• _Activity_: In the copy, include no pictures, but reproduce every record exactly.

Given data: Begin

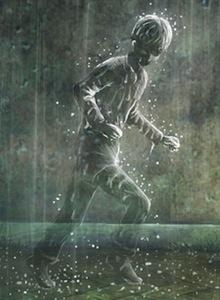 Análisis de Rain para PS3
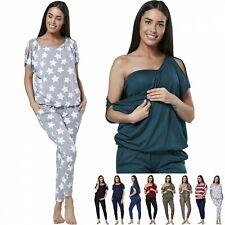 Zeta Ville Women's Maternity Breastfeeding Lounge Top Joggers Pyjamas Set 1024p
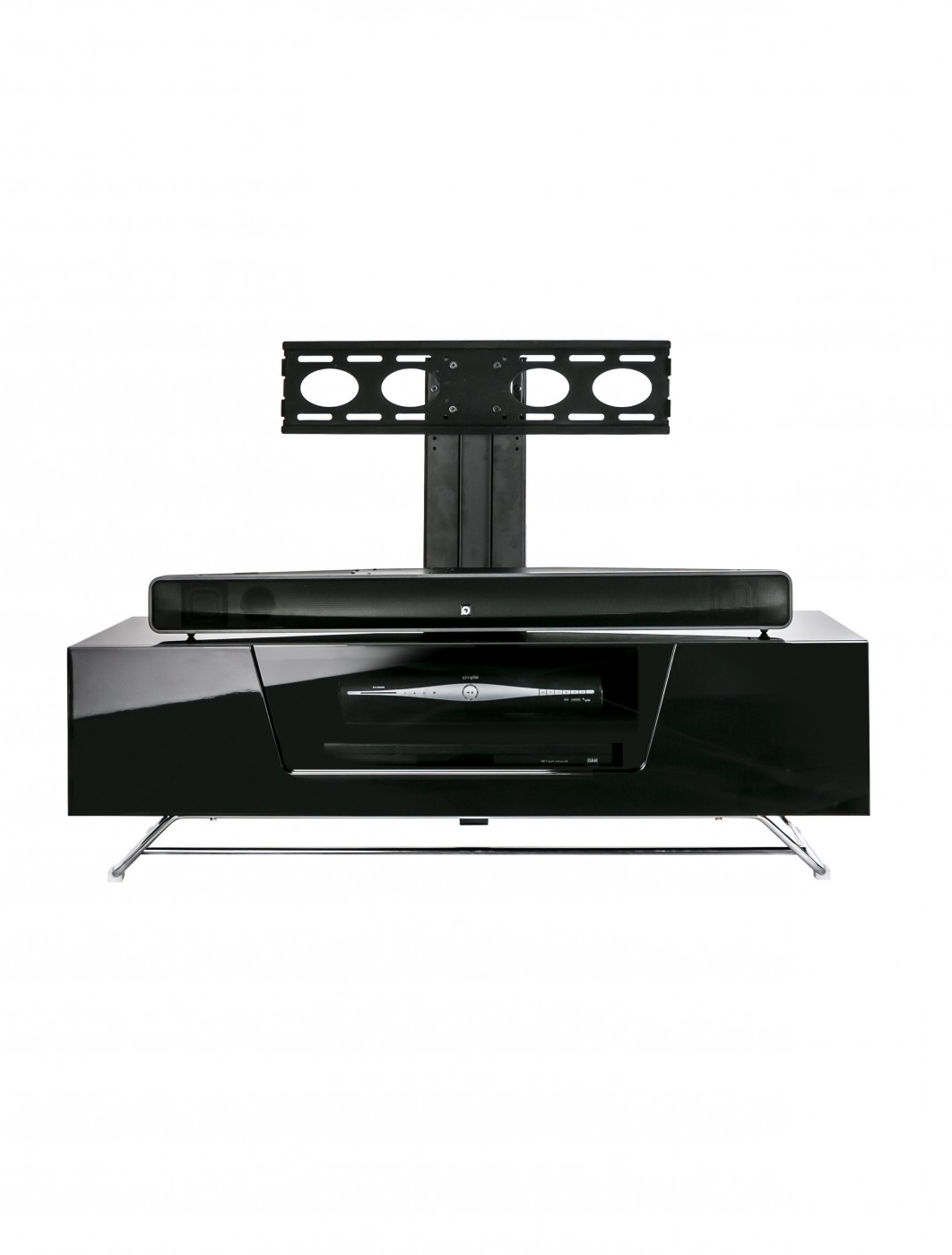 Popular Chromium Tv Stands Intended For Alphason Chromium Cantilever Tv Stand Cro2 1200bkt Bk (View 16 of 25)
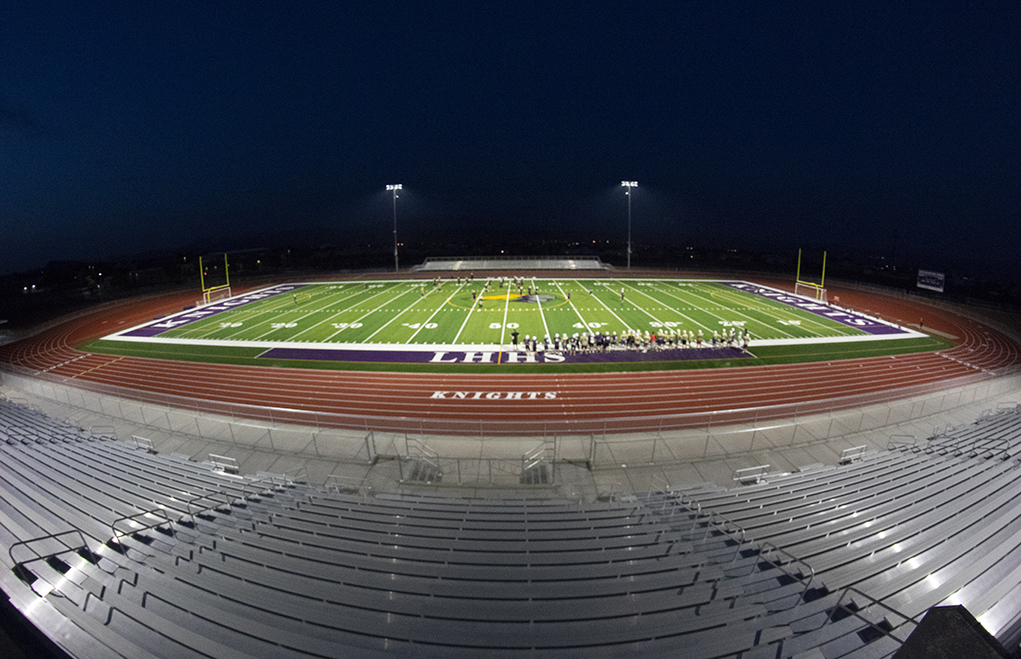 LHHS Football Players Practice In New Stadium For First Time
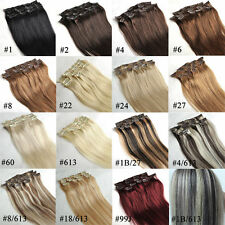 Clip in Full Head 100% Remy Human Hair Extensions Straight 7pcs/set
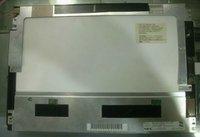 "ЖК-модуль NEC 10.4"" NL6448AC33-24 NL6448AC33-27 NL6448AC33-18"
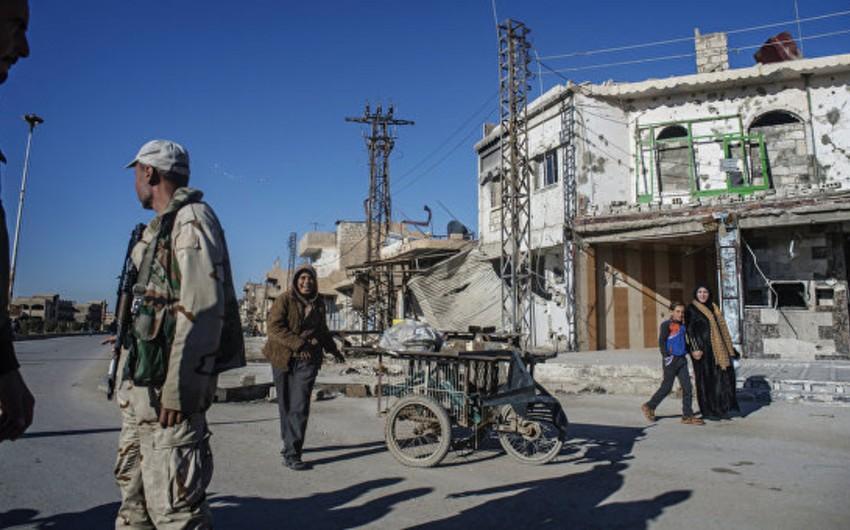BMT: Suriyaya humanitar yardım üçün 3.2 milyard dollara ehtiyac var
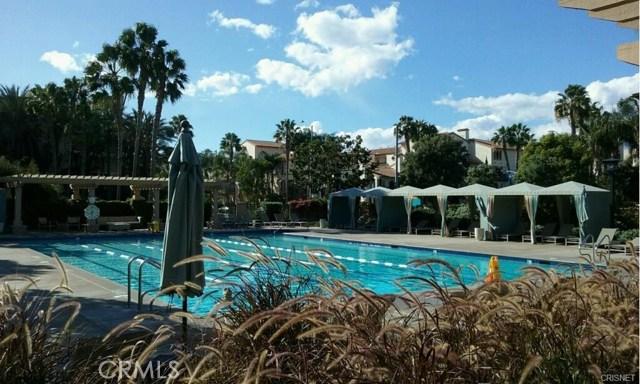 6400 Crescent, Playa Vista, CA 90094 Photo 5
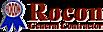 Rocon Contracting Logo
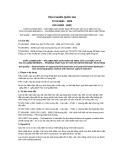 Tiêu chuẩn Quốc gia TCVN 8061:2009 - ISO 10382:2002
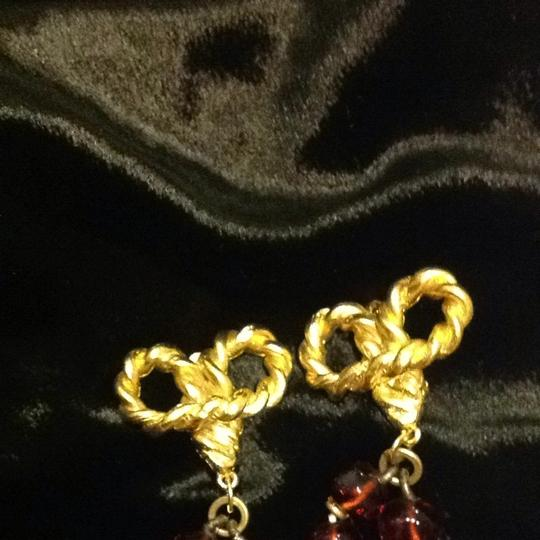 Saks Fifth Avenue Gold And Amber Drop Earrings Image 3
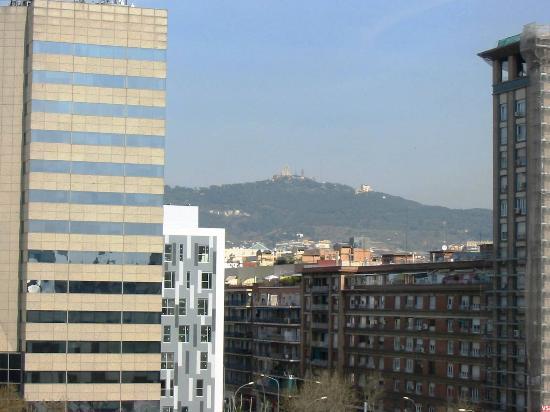 Gran Hotel Torre Catalunya: Vista desde la habitación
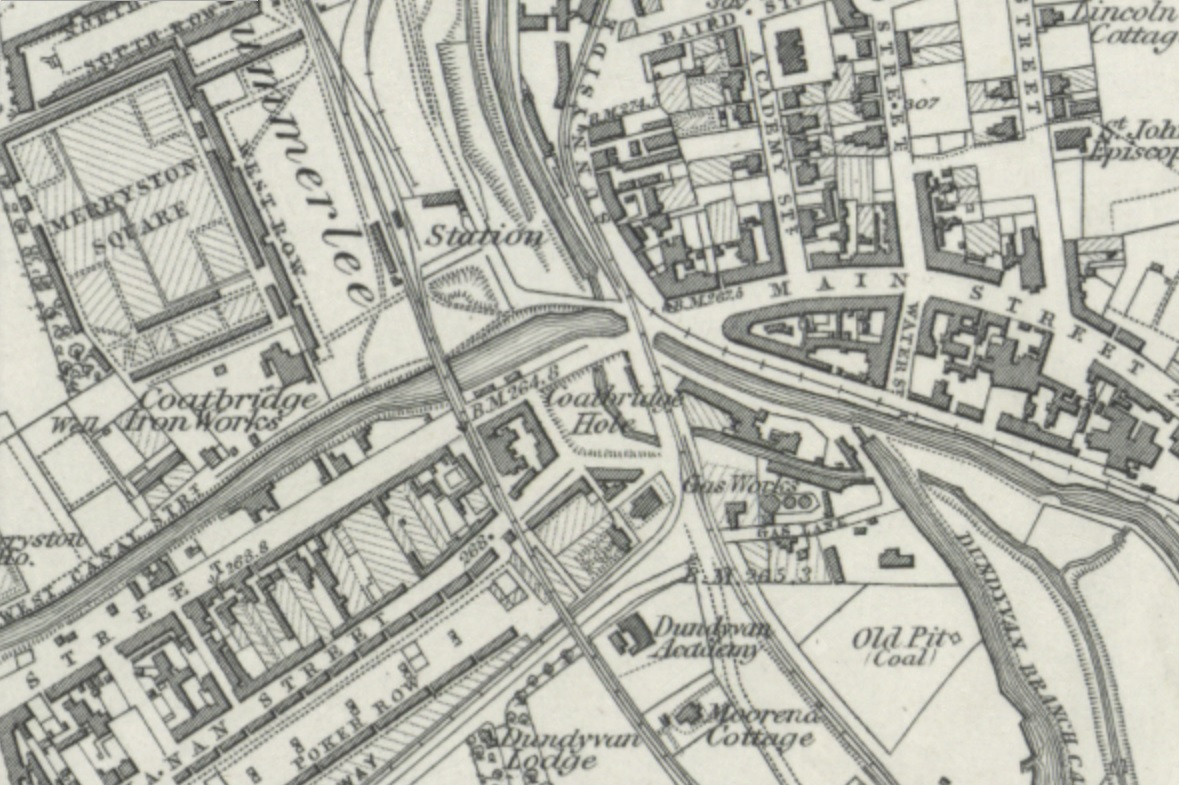The Coatbridge Hole as seen on the 1859 1st edition Ordnance Survey map (courtesy of the National Libraries of Scotland).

Given data: End

• _Output_:
 Análisis de Rain para PS3
 Zeta Ville Women's Maternity Breastfeeding Lounge Top Joggers Pyjamas Set 1024p
 Popular Chromium Tv Stands Intended For Alphason Chromium Cantilever Tv Stand Cro2 1200bkt Bk (View 16 of 25)
 LHHS Football Players Practice In New Stadium For First Time
 Clip in Full Head 100% Remy Human Hair Extensions Straight 7pcs/set
 "ЖК-модуль NEC 10.4"" NL6448AC33-24 NL6448AC33-27 NL6448AC33-18"
BMT: Suriyaya humanitar yardım üçün 3.2 milyard dollara ehtiyac var
 6400 Crescent, Playa Vista, CA 90094 Photo 5
 Rocon Contracting Logo
 Tiêu chuẩn Quốc gia TCVN 8061:2009 - ISO 10382:2002
 Saks Fifth Avenue Gold And Amber Drop Earrings Image 3
 Gran Hotel Torre Catalunya: Vista desde la habitación
The Coatbridge Hole as seen on the 1859 1st edition Ordnance Survey map (courtesy of the National Libraries of Scotland).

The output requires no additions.